# Coyote pelts



## nosib (Dec 4, 2008)

What can you all do with the pelts if you get them tanned. can you make a hat or something lol? name a couple of things that can get made.


----------



## zordfish (Mar 4, 2009)

i don't know but i have a couple questions that maybe you could answer. is coyote fur worth anything? and can you eat them?


----------



## barebackjack (Sep 5, 2006)

zordfish said:


> is coyote fur worth anything?


Not really.



> and can you eat them?


Yes, you can eat anything. But the real question is, do you really want to?


----------



## zordfish (Mar 4, 2009)

have you ever eaten it?


----------



## zordfish (Mar 4, 2009)

and how about coyote fur pants? or a jumpsuit? something wild


----------



## kvernum3 (Aug 8, 2005)

zordfish said:


> and how about coyote fur pants? or a jumpsuit? something wild


 A coyote jump suit... now that would be wild


----------



## zordfish (Mar 4, 2009)

▶ [Provided data]
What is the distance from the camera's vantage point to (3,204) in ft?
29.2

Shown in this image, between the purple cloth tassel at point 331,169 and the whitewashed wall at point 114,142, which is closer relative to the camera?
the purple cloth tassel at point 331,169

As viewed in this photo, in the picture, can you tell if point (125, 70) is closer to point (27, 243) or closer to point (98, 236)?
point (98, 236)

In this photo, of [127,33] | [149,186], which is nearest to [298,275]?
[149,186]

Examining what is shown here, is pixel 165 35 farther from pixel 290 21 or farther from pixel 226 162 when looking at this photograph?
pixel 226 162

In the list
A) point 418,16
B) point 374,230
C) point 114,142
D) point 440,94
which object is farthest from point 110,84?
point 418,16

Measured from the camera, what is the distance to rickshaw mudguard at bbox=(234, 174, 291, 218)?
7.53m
...
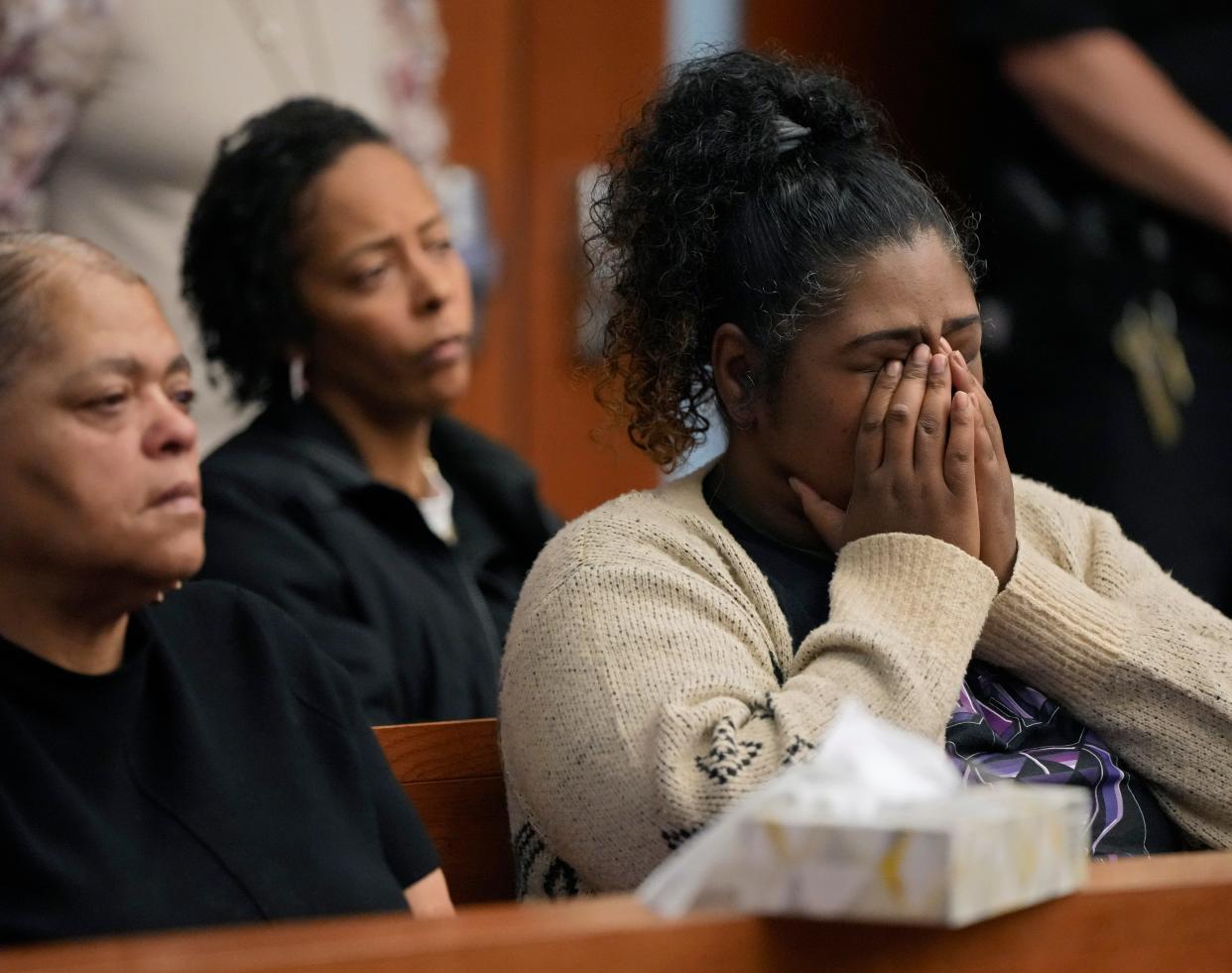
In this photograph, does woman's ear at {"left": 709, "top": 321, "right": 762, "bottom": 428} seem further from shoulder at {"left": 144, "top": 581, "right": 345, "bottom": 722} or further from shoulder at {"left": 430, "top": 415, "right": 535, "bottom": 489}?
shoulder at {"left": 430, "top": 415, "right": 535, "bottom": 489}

▶ [What to work on]
1/ Answer these from the forum thread on coyote pelts:
(a) What item does nosib ask whether tanned pelts could be made into?
(b) How does barebackjack reply to whether coyote fur is worth anything?
(c) According to kvernum3, what would be wild?
2/ Extend the forum thread on coyote pelts past its final post.

▶ [Written answers]
1/
(a) A hat.
(b) "Not really."
(c) A coyote jump suit.

2/
hahhahaha. you should go for it! i would rock a coyote jumpsuit if i could. so have you ever eaten the meat?


----------



## cattrapper77 (Feb 14, 2009)

i have had coyote meat and i would honestly rather dig up a worm and eat that, if that means anything to ya.


----------



## zordfish (Mar 4, 2009)

i get what you are trying to say, hahahahaha. but I would want to try coyote meat still. and a worm... why not?


----------



## Fallguy (Jan 23, 2004)

zordfish

Just a question have you ever skinned a coyote? I am not sure after skinning one how many people would still want to eat a coyote. All I can say is I would NOT.


----------



## zordfish (Mar 4, 2009)

I never skinned anything in my life. But i saw the pictures of it on this website. And after seeing those pictures, I still wouldnt mind trying coyote. Its probably the same as eating a dog (I have never eaten dog either)


----------



## bearhunter (Jan 30, 2009)

zordfish said:


> , I still wouldnt mind trying coyote. Its probably the same as eating a dog (I have never eaten dog either)


 i'll sell ya some yote backstraps for 5$$ lb.


----------



## trapperbo (Mar 18, 2009)

bearhunter said:


> zordfish said:
> 
> 
> > , I still wouldnt mind trying coyote. Its probably the same as eating a dog (I have never eaten dog either)
> ...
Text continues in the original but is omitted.